Written request: Recast every line of the material below as a numbered list, omitting blank lines and any pictures.

═══ Records provided

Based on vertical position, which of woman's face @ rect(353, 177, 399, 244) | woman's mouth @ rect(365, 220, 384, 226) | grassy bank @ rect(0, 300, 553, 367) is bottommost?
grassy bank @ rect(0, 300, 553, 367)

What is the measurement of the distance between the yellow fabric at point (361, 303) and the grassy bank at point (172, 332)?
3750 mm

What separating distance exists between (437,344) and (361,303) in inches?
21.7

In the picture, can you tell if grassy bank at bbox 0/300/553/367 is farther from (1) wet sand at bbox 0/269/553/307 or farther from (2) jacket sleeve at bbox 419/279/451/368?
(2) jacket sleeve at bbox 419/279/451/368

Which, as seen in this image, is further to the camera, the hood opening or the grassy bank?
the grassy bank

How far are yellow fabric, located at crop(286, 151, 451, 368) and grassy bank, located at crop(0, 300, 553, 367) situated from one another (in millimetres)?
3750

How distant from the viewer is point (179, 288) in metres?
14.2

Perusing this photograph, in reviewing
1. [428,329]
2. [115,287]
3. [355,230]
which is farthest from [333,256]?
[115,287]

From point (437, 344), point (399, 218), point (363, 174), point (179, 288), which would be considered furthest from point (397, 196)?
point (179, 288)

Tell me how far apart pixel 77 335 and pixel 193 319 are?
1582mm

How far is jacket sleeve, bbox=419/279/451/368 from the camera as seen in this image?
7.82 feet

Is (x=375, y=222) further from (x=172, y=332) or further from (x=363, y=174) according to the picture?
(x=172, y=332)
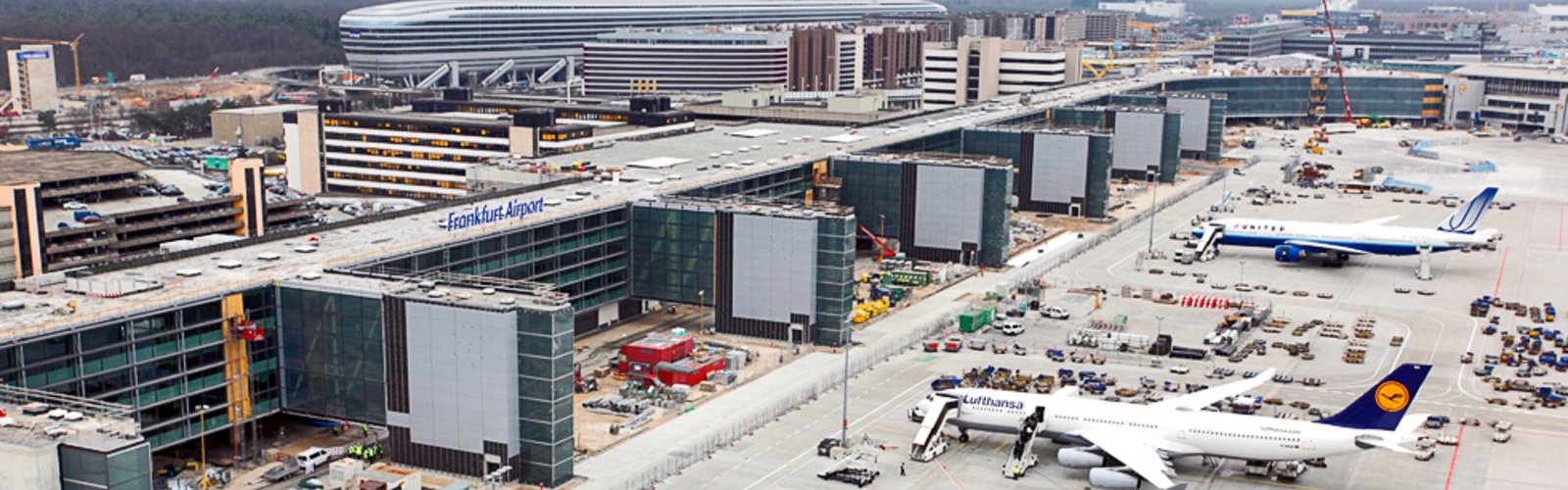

══════

Final answer:
1. Based on vertical position, which of woman's face @ rect(353, 177, 399, 244) | woman's mouth @ rect(365, 220, 384, 226) | grassy bank @ rect(0, 300, 553, 367) is bottommost?
2. grassy bank @ rect(0, 300, 553, 367)
3. What is the measurement of the distance between the yellow fabric at point (361, 303) and the grassy bank at point (172, 332)?
4. 3750 mm
5. What separating distance exists between (437,344) and (361,303) in inches?
6. 21.7
7. In the picture, can you tell if grassy bank at bbox 0/300/553/367 is farther from (1) wet sand at bbox 0/269/553/307 or farther from (2) jacket sleeve at bbox 419/279/451/368?
8. (2) jacket sleeve at bbox 419/279/451/368
9. Which, as seen in this image, is further to the camera, the hood opening or the grassy bank?
10. the grassy bank
11. How far are yellow fabric, located at crop(286, 151, 451, 368) and grassy bank, located at crop(0, 300, 553, 367) situated from one another (in millimetres)?
12. 3750
13. How distant from the viewer is point (179, 288) in metres?
14. 14.2
15. Perusing this photograph, in reviewing
16. 1. [428,329]
17. 2. [115,287]
18. 3. [355,230]
19. which is farthest from [333,256]?
20. [115,287]
21. From point (437, 344), point (399, 218), point (363, 174), point (179, 288), which would be considered furthest from point (397, 196)?
22. point (179, 288)
23. Tell me how far apart pixel 77 335 and pixel 193 319 are?
24. 1582mm
25. How far is jacket sleeve, bbox=419/279/451/368 from the camera as seen in this image?
26. 7.82 feet
27. Is (x=375, y=222) further from (x=172, y=332) or further from (x=363, y=174) according to the picture?
28. (x=172, y=332)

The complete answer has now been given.